*Soal Latihan:*
**1.** Jawablah pertanyaan berikut berdasarkan teks tentang koalisi partai menjelang Pilpres 2019.
(a) Partai mana yang disebut mungkin bergabung dengan Gerindra?
(b) Apa judul artikel yang diterbitkan oleh Asia Times?
(c) Sudah berapa kali Prabowo Subianto maju dalam Pemilihan Presiden?
**2.** Kutip dengan tepat bagian teks tentang koalisi partai menjelang Pilpres 2019 di antara "Saya berpendapat gesekan-gesekan" dan "sebuah keputusan resmi.", termasuk kedua bagian itu.
**3.** Lanjutkan teks tentang koalisi partai menjelang Pilpres 2019 mulai dari kalimat terakhirnya.
##### Teks Bacaan #####
Saya berpendapat gesekan-gesekan antar partai politik saat ini demi memenuhi ambisi merebut kekuasaan justru semakin memperkuat banyaknya kemungkinan yang akan terjadi. Kalau partai yang ada di koalisi PDIP dan Gerindra tidak sepakat terkait nama capres maupun cawapres, mereka berpeluang memisahkan diri dan membentuk koalisi baru. Kemungkinan lainnya, adanya partai politik yang akan menyeberang ke kubu koalisi lawan, seperti PAN bergabung dengan Gerindra.
Terbentuknya poros ke 3 nanti bisa sangat menyulitkan Prabowo Subianto, karena sekarang hanya PKS yang sudah menunjukkan tanda-tanda akan mendukung. Tetapi yang perlu diingat bahwa sikap Partai Keadilan Sejahtera itu belum menjadi sebuah keputusan resmi.
Apalagi jika PKS pada akhirnya memilih untuk tidak bekerja sama dengan Gerindra ketika masanya datang di pilpres 2019, maka tiket Prabowo Subianto untuk kembali rematch dengan Joko Widodo dipastikan hilang karena gagal memenuhi syarat ambang batas pencalonan. Kalau sampai terjadi hal seperti ini, maka Prabowo Subianto berpotensi memilih mundur dari kontestasi kemudian menunjuk nama lain untuk menjadi calon presiden demi menarik dukungan dari partai politik lainnya atau justru bergabung dengan koalisi PDIP dan menjadi calon wakil presiden mendampingi Joko Widodo.
Beberapa hari yang lalu dunia politik tanah air dihebohkan dengan munculnya sebuah artikel dengan judul "Indonesia Moving Toward a One-Horse Race" yang diterbitkan oleh media asing, Asia Times. Dalam artikel tersebut mengatakan jika Prabowo Subianto melamar sebagai Menteri kabinet Joko Widodo sebagai syarat koalisi Gerindra dengan PDIP seandainya sang petahana kembali terpilih di Pilpres 2019.
Meskipun belum diketahui dasar apa yang menjadi referensi artikel tersebut, tetap saja kabar seperti itu sangat mengagetkan publik. Analisa saya, seorang Prabowo Subianto yang berlatar belakang militer selama ini terkenal gigih dalam memperjuangkan keinginannya. Terhitung sejak terjun ke dunia politik, mantan menantu Soeharto itu bahkan sudah 3 kali maju dalam Pemilihan Presiden.Â
Seperti ingin mengobati rasa penasaran, di pemilu yang akan datang pun ia tetap bertekad maju walaupun diwarnai oleh keraguan oleh berbagai pihak termasuk dirinya sendiri karena belum berhasil memenuhi persyaratan ambang batas pencalonan. Maka dari itu, rasanya tidak mungkin jika Prabowo pada akhirnya hanya akan mengincar kursi menteri di kabinet pemerintahan yang akan datang jika ia gagal mencalonkan diri menjadi Kepala Negara.
##### Bagian Data #####
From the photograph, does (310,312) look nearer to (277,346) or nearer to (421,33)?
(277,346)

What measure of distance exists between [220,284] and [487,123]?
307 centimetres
#####
*Jawaban Soal:*
**1.**
(a) PAN
(b) "Indonesia Moving Toward a One-Horse Race"
(c) 3 kali

**2.**
Saya berpendapat gesekan-gesekan antar partai politik saat ini demi memenuhi ambisi merebut kekuasaan justru semakin memperkuat banyaknya kemungkinan yang akan terjadi. Kalau partai yang ada di koalisi PDIP dan Gerindra tidak sepakat terkait nama capres maupun cawapres, mereka berpeluang memisahkan diri dan membentuk koalisi baru. Kemungkinan lainnya, adanya partai politik yang akan menyeberang ke kubu koalisi lawan, seperti PAN bergabung dengan Gerindra.
Terbentuknya poros ke 3 nanti bisa sangat menyulitkan Prabowo Subianto, karena sekarang hanya PKS yang sudah menunjukkan tanda-tanda akan mendukung. Tetapi yang perlu diingat bahwa sikap Partai Keadilan Sejahtera itu belum menjadi sebuah keputusan resmi.

**3.**
Peluang yang paling memungkinkan bagi Prabowo Subianto kalau gagal menemukan kawan koalisi atau tidak mampu memenuhi presedential threshold adalah berkoalisi bersama partai pendukung Joko Widodo, lalu mencalonkan diri sebagai wakil presiden Jokowi untuk Pilpres 2019. Dengan demikian, jika Jokowi kembali dipercaya rakyat untuk periode selanjutnya, hal tersebut bisa menjadi promosi gratis bagi Prabowo, paling tidak selama 5 tahun ke depan mendampingi Joko Widodo.
Mengingat esok adalah periode terakhir incumbent bisa mencalonkan diri lagi, maka pada pemilu 2024 Prabowo Subianto bisa kembali mencalonkan diri menjadi presiden dengan modal kuat berupa kinerja selama 5 tahun mendampingi Joko Widodo. Selain itu, pastinya pada Pemilihan Presiden 2024 nanti lawan-lawan yang akan dihadapi kemungkinan besar merupakan orang-orang baru dari kalangan generasi muda, sehingga peluang mantan Komandan Jenderal Kopassus tersebut untuk menang jauh lebih besar.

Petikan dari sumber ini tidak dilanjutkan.